Before refactoring application structure, investigate deployment tool differences. We spent hours restructuring our monorepo when the solution was a simple environment variable change.
Best Practices
Creating a deployment checklist helps prevent similar issues. Key items to verify include disabling BuildKit in deployment scripts, confirming base images use linux/amd64 architecture, validating CDK platform specifications, and testing ECS task launches in staging environments. Ensuring local builds match expected sizes and reviewing .dockerignore configurations can catch issues early in the deployment process.
Diagnostic commands prove invaluable for troubleshooting container deployment issues:
# diagnose.sh
#!/bin/bash
echo "Checking Docker BuildKit status..."
echo "DOCKER_BUILDKIT=${DOCKER_BUILDKIT}"

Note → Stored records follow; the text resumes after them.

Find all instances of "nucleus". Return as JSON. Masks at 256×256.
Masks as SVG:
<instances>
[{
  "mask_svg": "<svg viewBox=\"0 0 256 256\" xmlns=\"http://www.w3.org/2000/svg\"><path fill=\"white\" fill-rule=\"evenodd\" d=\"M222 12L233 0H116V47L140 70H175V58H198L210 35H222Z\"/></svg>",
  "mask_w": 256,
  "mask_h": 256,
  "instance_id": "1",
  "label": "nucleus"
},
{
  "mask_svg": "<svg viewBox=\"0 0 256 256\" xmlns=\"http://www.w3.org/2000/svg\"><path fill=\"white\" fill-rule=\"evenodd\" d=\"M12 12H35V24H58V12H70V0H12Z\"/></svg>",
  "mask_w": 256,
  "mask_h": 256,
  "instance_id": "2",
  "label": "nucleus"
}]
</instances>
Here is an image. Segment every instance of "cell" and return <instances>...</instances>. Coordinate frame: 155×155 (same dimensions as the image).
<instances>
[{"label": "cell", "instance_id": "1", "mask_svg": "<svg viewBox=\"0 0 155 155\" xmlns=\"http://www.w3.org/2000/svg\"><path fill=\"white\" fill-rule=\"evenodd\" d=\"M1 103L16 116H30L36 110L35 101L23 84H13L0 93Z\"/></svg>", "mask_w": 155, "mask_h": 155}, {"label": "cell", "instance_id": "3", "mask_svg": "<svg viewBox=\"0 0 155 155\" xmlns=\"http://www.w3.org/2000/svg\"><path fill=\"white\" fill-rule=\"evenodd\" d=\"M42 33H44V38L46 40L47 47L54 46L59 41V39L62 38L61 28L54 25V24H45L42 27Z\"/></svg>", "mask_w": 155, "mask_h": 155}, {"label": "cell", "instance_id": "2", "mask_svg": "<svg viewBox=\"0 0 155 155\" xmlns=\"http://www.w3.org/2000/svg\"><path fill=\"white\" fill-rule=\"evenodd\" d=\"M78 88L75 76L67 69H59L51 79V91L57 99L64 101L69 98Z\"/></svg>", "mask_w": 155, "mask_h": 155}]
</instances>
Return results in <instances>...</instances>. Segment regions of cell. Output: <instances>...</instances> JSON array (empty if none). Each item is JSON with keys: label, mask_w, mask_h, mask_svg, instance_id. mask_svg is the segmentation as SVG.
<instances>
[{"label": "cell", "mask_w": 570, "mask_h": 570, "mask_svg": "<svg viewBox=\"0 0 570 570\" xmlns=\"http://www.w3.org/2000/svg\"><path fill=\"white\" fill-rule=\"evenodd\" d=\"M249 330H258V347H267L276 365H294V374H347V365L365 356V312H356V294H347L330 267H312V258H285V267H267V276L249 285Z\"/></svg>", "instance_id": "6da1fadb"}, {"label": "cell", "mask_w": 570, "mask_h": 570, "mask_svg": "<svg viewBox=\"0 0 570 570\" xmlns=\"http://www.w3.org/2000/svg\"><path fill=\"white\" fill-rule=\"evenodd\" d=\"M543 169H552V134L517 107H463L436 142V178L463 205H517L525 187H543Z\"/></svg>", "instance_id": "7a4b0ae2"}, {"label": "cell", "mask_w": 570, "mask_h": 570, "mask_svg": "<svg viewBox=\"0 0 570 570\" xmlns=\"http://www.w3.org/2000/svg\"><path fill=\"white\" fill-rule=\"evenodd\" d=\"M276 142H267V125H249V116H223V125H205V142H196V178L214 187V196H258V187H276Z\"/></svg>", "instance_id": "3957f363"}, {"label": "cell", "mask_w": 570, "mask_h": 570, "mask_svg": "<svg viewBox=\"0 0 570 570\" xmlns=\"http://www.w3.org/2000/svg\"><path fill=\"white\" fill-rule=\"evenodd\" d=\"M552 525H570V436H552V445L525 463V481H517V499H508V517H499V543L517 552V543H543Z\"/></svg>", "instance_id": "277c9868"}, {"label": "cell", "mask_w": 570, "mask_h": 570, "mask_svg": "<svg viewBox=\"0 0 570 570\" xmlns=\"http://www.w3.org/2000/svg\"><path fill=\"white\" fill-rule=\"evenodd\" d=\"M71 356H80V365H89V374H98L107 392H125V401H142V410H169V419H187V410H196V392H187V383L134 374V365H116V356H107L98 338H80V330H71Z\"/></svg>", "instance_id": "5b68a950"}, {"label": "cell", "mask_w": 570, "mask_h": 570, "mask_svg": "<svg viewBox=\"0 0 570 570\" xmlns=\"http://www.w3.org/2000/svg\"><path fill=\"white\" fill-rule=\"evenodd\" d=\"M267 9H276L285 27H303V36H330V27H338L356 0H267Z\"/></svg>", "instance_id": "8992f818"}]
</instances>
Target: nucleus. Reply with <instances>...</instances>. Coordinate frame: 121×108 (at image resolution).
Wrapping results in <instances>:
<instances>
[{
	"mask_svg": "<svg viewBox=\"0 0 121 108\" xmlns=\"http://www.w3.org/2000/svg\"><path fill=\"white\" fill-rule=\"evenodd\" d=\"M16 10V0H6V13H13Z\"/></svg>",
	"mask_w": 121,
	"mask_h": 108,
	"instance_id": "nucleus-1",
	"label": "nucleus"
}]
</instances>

echo "Checking image manifest type..."
aws ecr batch-get-image \
--repository-name $1 \
--image-ids imageTag=$2 \
--query 'images[0].imageManifest' \
--output text | jq '.mediaType'
echo "Checking for attestation layers..."
aws ecr batch-get-image \
--repository-name $1 \
--image-ids imageTag=$2 \
--query 'images[0].imageManifest' \
--output text | jq '.manifests[] | select(.mediaType | contains("in-toto"))'
Conclusion
Docker BuildKit's advanced features create a compatibility gap with Amazon ECS's current manifest parsing capabilities. While this caused significant debugging time, the solution—disabling BuildKit—is straightforward once you understand the root cause.
The key takeaway? When containerized services work locally but fail in cloud deployments, investigate the build and deployment toolchain differences before diving into application code changes. Sometimes the simplest solution is the right one.
Remember to keep this workaround documented and revisit it periodically as both Docker and AWS ECS continue to evolve. What's incompatible today might become the standard tomorrow.